* START *
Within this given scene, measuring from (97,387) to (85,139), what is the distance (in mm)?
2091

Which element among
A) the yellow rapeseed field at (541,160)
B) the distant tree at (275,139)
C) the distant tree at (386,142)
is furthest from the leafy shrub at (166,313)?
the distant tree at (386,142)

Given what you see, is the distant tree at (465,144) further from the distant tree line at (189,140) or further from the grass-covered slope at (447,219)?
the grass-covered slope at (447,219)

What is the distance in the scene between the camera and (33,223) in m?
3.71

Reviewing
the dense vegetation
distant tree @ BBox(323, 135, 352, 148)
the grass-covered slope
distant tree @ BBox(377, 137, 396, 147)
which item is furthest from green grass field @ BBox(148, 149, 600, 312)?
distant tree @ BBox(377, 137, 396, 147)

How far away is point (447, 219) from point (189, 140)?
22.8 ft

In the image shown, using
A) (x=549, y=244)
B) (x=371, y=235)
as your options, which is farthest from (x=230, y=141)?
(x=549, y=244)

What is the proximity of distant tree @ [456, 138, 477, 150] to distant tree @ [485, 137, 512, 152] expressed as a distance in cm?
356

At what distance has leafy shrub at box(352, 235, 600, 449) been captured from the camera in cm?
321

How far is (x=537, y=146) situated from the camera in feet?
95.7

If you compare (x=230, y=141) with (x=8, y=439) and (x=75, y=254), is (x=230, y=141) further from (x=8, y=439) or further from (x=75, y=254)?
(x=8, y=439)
* END *
* START *
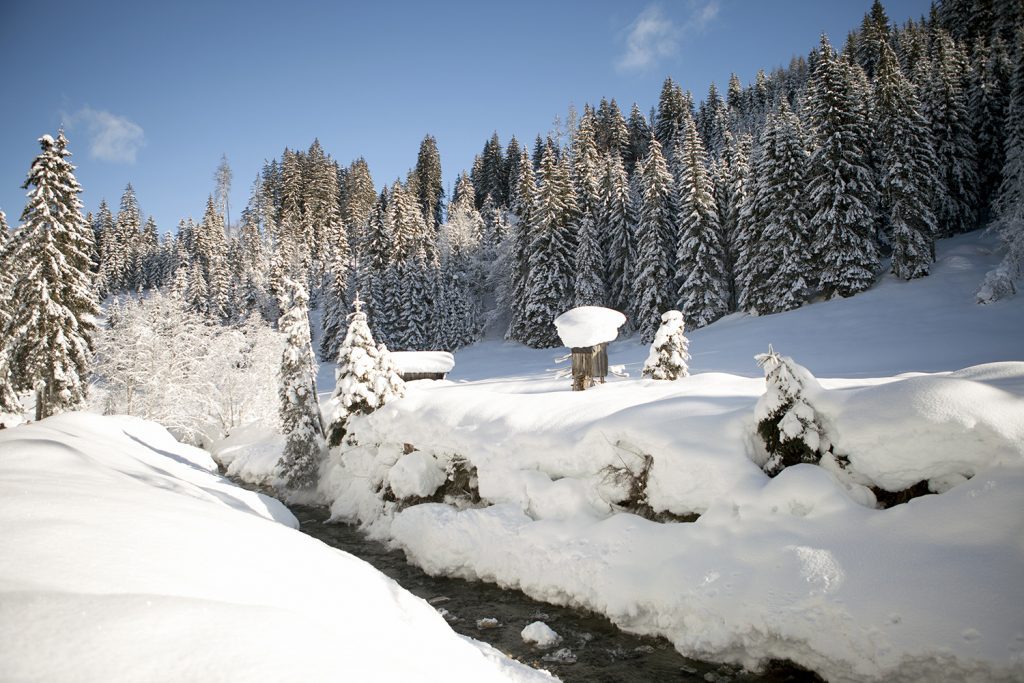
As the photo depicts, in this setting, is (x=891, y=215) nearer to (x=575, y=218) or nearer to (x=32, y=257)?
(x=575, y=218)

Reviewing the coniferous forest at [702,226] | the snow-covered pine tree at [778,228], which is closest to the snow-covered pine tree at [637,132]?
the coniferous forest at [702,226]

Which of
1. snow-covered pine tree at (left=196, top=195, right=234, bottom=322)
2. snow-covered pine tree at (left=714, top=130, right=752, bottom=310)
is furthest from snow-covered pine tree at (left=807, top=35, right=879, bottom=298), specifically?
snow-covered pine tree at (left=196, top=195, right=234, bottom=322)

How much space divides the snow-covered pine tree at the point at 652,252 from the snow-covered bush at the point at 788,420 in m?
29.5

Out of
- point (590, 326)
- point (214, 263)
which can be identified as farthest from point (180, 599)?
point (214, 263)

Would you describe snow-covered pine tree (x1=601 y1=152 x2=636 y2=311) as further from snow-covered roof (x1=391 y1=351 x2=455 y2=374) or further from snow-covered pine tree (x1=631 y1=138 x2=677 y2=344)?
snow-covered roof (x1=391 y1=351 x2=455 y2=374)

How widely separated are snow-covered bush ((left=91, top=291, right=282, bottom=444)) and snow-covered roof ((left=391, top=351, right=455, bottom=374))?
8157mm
* END *
**INSTRUCTION**
List every line of the material above that contains the word "camera".

**FINAL RESULT**
What is the distance in the scene between the camera and (33,223) in m?
At what distance has leafy shrub at box(352, 235, 600, 449) been captured from the camera in cm?
How far is (x=537, y=146) situated from the camera in feet?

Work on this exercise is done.